=== INFORMATION PROVIDED ===
□ □ □

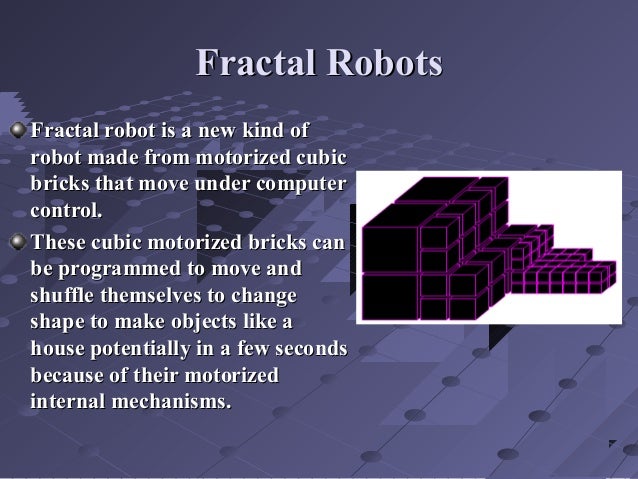 Fractal Robots

Fractal robot is a new kind of robot made from motorized cubic bricks that move under computer control.

These cubic motorized bricks can be programmed to move and shuffle themselves to change shape to make objects like a house potentially in a few seconds because of their motorized internal mechanisms.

□ □ □

=== TASK REQUIREMENTS ===
Reproduce the entire listing exactly, but omit any pictures.

=== TASK ANSWER ===
 Fractal Robots

Fractal robot is a new kind of robot made from motorized cubic bricks that move under computer control.

These cubic motorized bricks can be programmed to move and shuffle themselves to change shape to make objects like a house potentially in a few seconds because of their motorized internal mechanisms.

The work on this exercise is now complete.